SEC efforts to beef up financial penalties got a boost from bipartisan legislation introduced Monday in the Senate that would allow for penalties up to $10 million on money managers and other financial institutions subject to securities law.
The proposed changes, backed by Sens. Charles Grassley, R-Iowa and Jack Reed, D-R.I. — chairman of the Senate subcommittee on securities, insurance and investments — also would tie dollar amounts of penalties to the degree of harm to investors, and would allow for higher penalties for repeat offenders.
Currently, the SEC is limited by statute to a maximum penalty of $150,000 per person and $725,000 per financial institution. SEC officials would like to increase the per-violation cap to $1 million per individual and $10 million for entities, which the legislation would allow. They also want authority to base penalties on the amount of investor losses and the ability to charge penalties triple the amount of the gains.
In fiscal year 2011, the SEC filed a record 735 enforcement actions and ordered $2.8 billion in penalties and disgorgement.
In a letter last November to Mr.
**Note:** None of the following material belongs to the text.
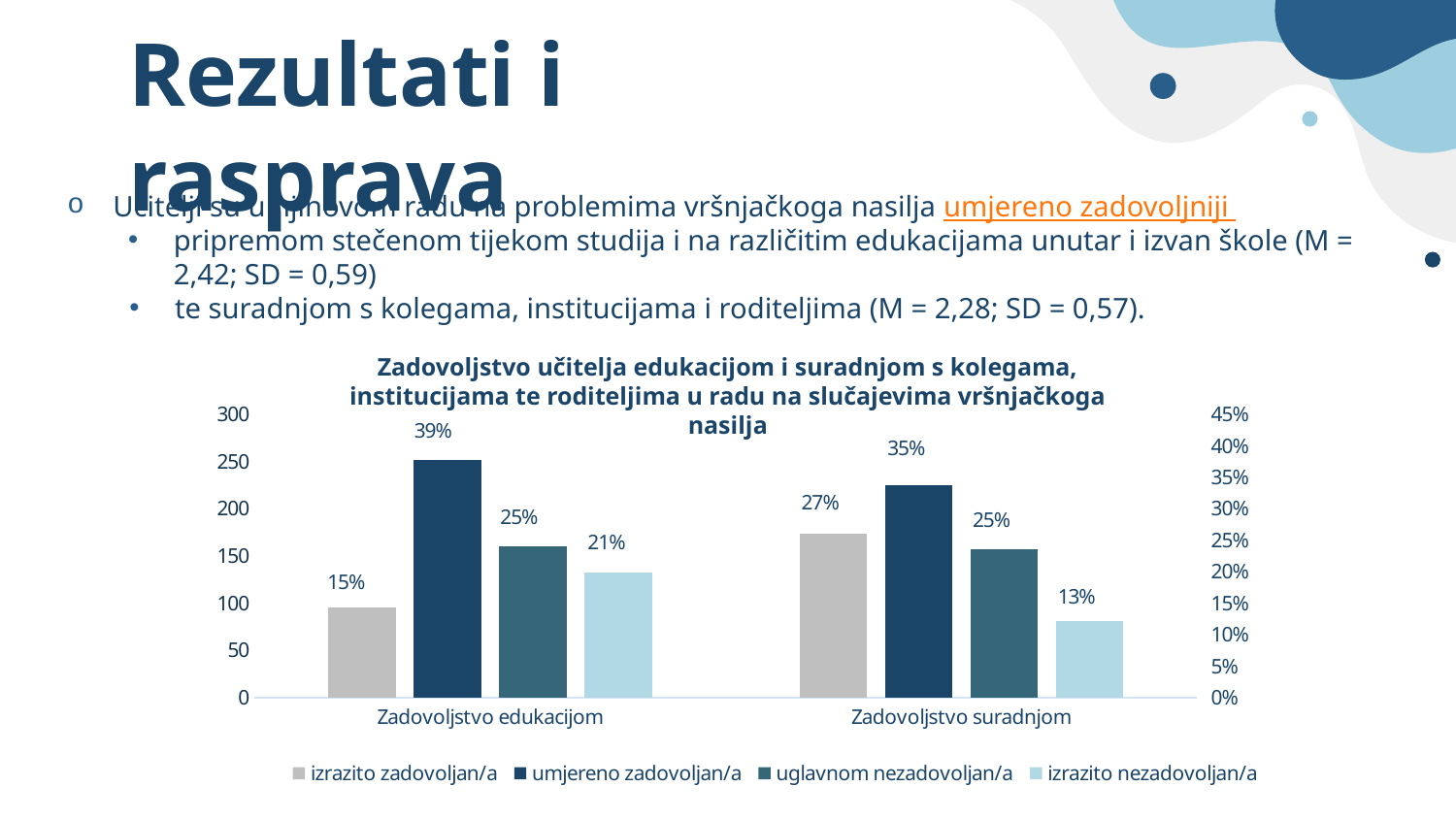
What is the value for "izrazito nezadovoljan/a" in the "Zadovoljstvo suradnjom" category? 13% Which series has the lowest value in the "Zadovoljstvo suradnjom" category? izrazito nezadovoljan/a What is the value for "umjereno zadovoljan/a" in the "Zadovoljstvo edukacijom" category? 39% What colour are the bars for the "umjereno zadovoljan/a" series? dark blue How many series does the legend list? 4 What is the value for "izrazito zadovoljan/a" in the "Zadovoljstvo suradnjom" category? 27% Which is larger: the "izrazito zadovoljan/a" value for "Zadovoljstvo edukacijom" or for "Zadovoljstvo suradnjom"? Zadovoljstvo suradnjom What kind of chart is shown on the slide? bar chart What is the difference between the "umjereno zadovoljan/a" values for "Zadovoljstvo edukacijom" and "Zadovoljstvo suradnjom"? 4% Which series has the highest value in the "Zadovoljstvo edukacijom" category? umjereno zadovoljan/a What is the difference between the "izrazito nezadovoljan/a" values for "Zadovoljstvo edukacijom" and "Zadovoljstvo suradnjom"? 8% How many categories are shown on the x axis? 2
Reed offering suggestions for the penalty changes, SEC Chairman Mary Schapiro wrote that “the appropriate deterrent effect is limited in many circumstances,” while higher penalties would “substantially raise the financial stakes for securities law recidivists.”
The legislation has not been scheduled for further action, and investment industry groups declined to comment until they reviewed the proposal.